In der Tat wurde, nach langem Hin und Her, vielen BetreiberInnen in Frankfurt die aktuellen Verträge, bei denen die Radeberger Gruppe als Zwischenpächter zwischen Stadt und BetreiberInnen agierte, gekündigt. Als Frankfurter Verein zum Erhalt der Trinkhallenkultur waren wir an diversen Diskussionsrunden disbezüglich in der Vergangenheit beteiligt. Als das Thema bereits vor zwei Jahren aufkam, hatten wir im Dialog mit unterschiedlichen BetreiberInnen Vor- und Nachteile beleuchtet und Bedenken gegenüber neu aufgesetzten Pachtverhältnissen, z.B. direkt mit der Stadt Frankfurt, gesammelt und an die Verantwortlichen herangetragen. An den tatsächlichen Entscheidungsrunden zwischen der Stadt Frankfurt und der Radeberger Gruppe waren wir nicht beteiligt. Vielmehr haben wir, zu unterschiedlichen Zeitpunkten, Impulse im Sinne der BetreiberInnen gesetzt.

Dass das gesamte Pachtverhältnis – Stadt, Radeberger, Betreiber – als schwierig anzusehen ist, war bereits in der Vergangenheit kein Geheimnis. Ursprung der gesamten Diskussion war, wie bekannt sein sollte, seiner Zeit die Neubewertung der Liegenschaften seitens der Stadt Frankfurt, die, aufgrund der Bestehenszeit der laufenden Verträge, teilweise zu einer heftigen Steigerung der Pacht führte. Diese Steigerung wurde direkt und ohne Abzüge an die Betreiber weitergegeben.

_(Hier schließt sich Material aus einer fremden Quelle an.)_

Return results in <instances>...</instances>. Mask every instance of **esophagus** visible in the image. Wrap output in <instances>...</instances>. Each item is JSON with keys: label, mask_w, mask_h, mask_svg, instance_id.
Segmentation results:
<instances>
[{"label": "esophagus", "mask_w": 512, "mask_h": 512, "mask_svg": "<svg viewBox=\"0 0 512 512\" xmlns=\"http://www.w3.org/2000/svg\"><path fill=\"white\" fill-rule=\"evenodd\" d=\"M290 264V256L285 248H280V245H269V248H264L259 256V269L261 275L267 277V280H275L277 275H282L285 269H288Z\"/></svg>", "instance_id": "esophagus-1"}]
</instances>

Zur Frage, ob die Radeberger Gruppe auf die eigentliche Steigerung weitere Kosten aufgeschlagen hat, können wir uns leider aufgrund fehlender Informationen nicht äußern.

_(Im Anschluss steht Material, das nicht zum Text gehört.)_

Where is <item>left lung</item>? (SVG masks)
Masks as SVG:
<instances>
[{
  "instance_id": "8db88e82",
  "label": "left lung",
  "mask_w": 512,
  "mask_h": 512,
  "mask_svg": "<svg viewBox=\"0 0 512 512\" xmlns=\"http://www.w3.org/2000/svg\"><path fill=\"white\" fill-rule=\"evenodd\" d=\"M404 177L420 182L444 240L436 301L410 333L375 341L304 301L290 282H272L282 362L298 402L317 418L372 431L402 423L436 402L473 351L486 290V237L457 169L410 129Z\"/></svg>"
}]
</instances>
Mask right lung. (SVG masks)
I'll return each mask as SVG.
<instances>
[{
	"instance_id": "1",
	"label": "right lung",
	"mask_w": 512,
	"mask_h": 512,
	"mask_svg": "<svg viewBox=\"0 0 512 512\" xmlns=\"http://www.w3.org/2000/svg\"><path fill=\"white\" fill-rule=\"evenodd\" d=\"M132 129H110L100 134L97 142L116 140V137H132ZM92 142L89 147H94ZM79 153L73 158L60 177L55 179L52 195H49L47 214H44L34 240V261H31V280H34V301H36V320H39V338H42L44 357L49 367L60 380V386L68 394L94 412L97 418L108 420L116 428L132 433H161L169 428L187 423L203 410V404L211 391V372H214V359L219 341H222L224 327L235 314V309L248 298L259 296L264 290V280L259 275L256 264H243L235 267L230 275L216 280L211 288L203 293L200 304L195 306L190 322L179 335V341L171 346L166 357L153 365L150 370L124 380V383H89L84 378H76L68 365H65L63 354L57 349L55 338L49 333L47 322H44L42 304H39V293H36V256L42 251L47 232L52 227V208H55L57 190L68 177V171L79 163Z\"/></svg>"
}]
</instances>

So weit, so gut – oder auch nicht. Wir stehen weiterhin zu unserer Aussage von damals, die wir auch in den entsprechenden Gesprächen kundgetan haben: Selbstverständlich ist die direkte Weitergabe der Kostensteigerung durch die Radeberger Gruppe, rein rechtlich gesehen, einwandfrei. Hier wird aber ganz klar an dem eigentlichen Ziel, das auch die Radeberger Gruppe verfolgen sollte, vorbeigeschossen. Denn: Für die Radeberger Gruppe sind die Frankfurter Wasserhäuschen günstige „Points of Sales“. Orte also, die wenige Kosten verursachen, aber das zentrale Produktionsgut des Unternehmens unter das Volk bringen. Davon, aber auch von der Tatsache, dass es effektive Werbeträger für die Brauerei sind, profitiert das Unternehmen unserer Ansicht nach immens. Darüber hinaus nutzt die Binding Brauerei bereits seit einigen Jahren das Thema Wasserhäuschen wieder verstärkt zu Werbezwecken. Bisher profitierten davon beide Seiten.

Die Kostensteigerungen sind für so ziemlich alle BetreiberInnen nicht zu tragen und führen mit ziemlicher Sicherheit sehr bald zu diversen Geschäftsaufgaben. Es hätte also eigentlich im Sinne der Radeberger Gruppe sein sollen, die Kostensteigerung deutlich abzufedern und somit den Betreibern weiterhin eine Grundlage für ihr Wasserhäuschen bereitzustellen.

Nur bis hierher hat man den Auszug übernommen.